FROM THE OFFICE OF PUBLIC AFFAIRS

March 20, 2002
PO-2019

TREASURY SECRETARY PAUL O'NEILL STATEMENT ON TREASURY'S PLAN TO COMBAT ABUSIVE TAX AVOIDANCE TRANSACTIONS

Today, the Treasury Department is introducing new proposals to combat abusive tax avoidance. These proposals will increase transparency and disclosure of transactions that take advantage of complexities in the tax code. They will better allow the Internal Revenue Service to enforce our tax laws and the Treasury to identify anomalies in the tax law requiring correction.

The complexity of our tax code has created opportunities for abuse. These proposals will help us find and stop unscrupulous promoters who are marketing questionable transactions to taxpayers.

Our tax code is so complex it sometimes seems to be a secret code-a cipher. Even the well-intentioned may run afoul of its baffling provisions.

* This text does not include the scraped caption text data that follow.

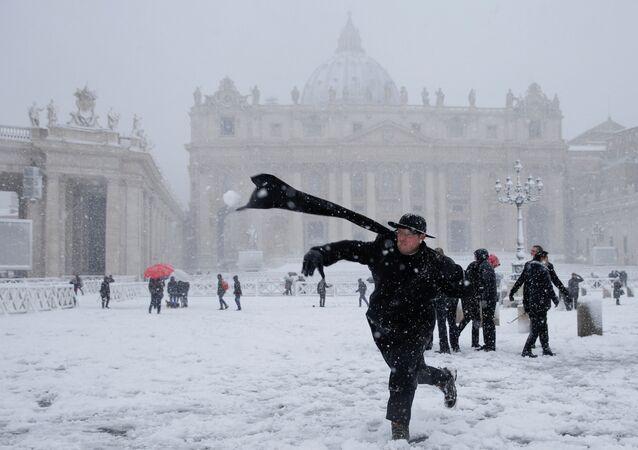 Un cura lanza una bola de nieve en la Plaza de San Pedro, en el Vaticano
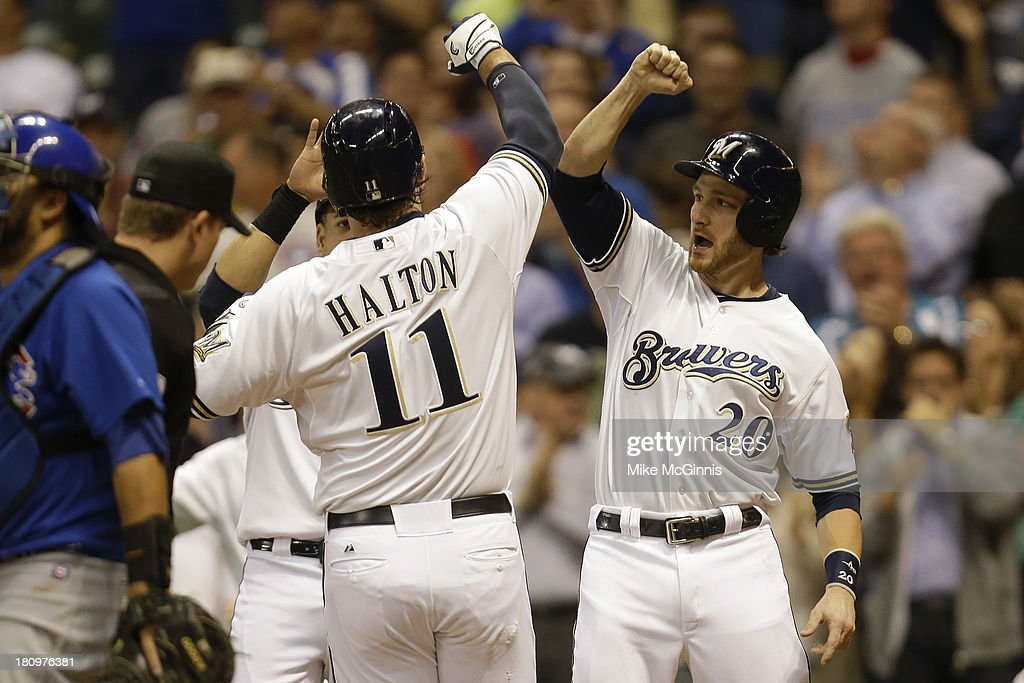 Sean Halton #11 of the Milwaukee Brewers celebrates with <a gi-track='captionPersonalityLinkClicked' href=/galleries/search?phrase=Jonathan+Lucroy&family=editorial&specificpeople=5732413 ng-click='$event.stopPropagation()'>Jonathan Lucroy</a> #20 after hitting a grand slam homw run in the bottom of the first inning against the Chicago Cubs at Miller Park on September 18, 2013 in Milwaukee, Wisconsin.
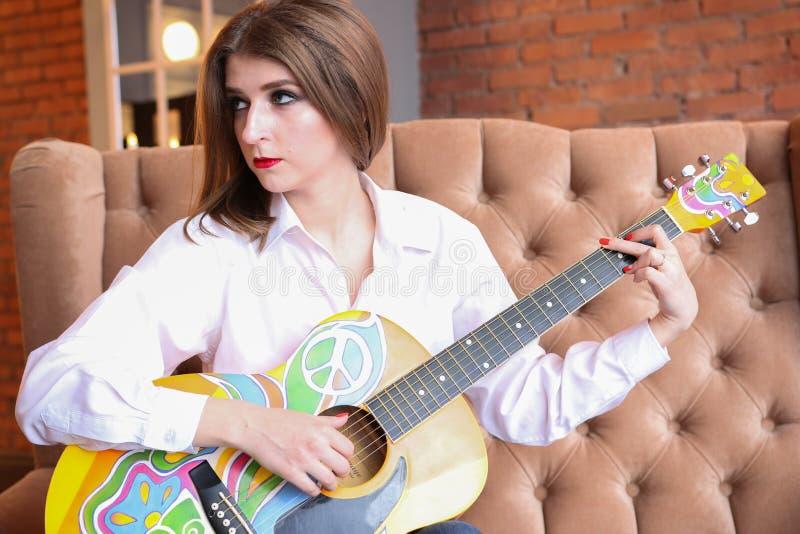 Menina na camisa branca que levanta com uma guitarra no estilo da hippie imagens de stock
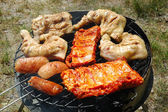 Grilled chicken and sausage — Stock Photo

This complexity creates two dangers. The first is that people will simply throw up their hands in frustration instead of paying. But the second and worse danger is that it leads some innovative thinkers to find and exploit loopholes. These tax avoidance strategies deliberately violate the spirit of our laws and are unfair to the vast majority of taxpayers, who do their best to comply with the code.

The search for loopholes diverts creativity and resources away from productive investments in our economy and reduces our economic potential. Taxpayers spend as much as $125 billion each year complying with the tax code. The cost of those lawyers and accountants adds to the price of every product, but they do nothing to make our factories more efficient, our computers faster or our cars more durable.

The 9,500 page tax code, with its endless convolutions, is an abomination unworthy of our society. Is it any surprise that some people run from it? It undermines notions of law of, for, and by the people, because even those who spend a lifetime studying can barely understand it. Certainly ordinary citizens cannot hope to figure it out.

The right way to eliminate abusive tax practices is to simplify the tax code. We are working on long-term and short-term plans to address complexity in the code, eliminating redundant provisions and unintended consequences. In an ideal world, we would throw away the current code and start from scratch. Until that day, we will take steps such as this proposal to do away with transactions that abuse the intent of the code.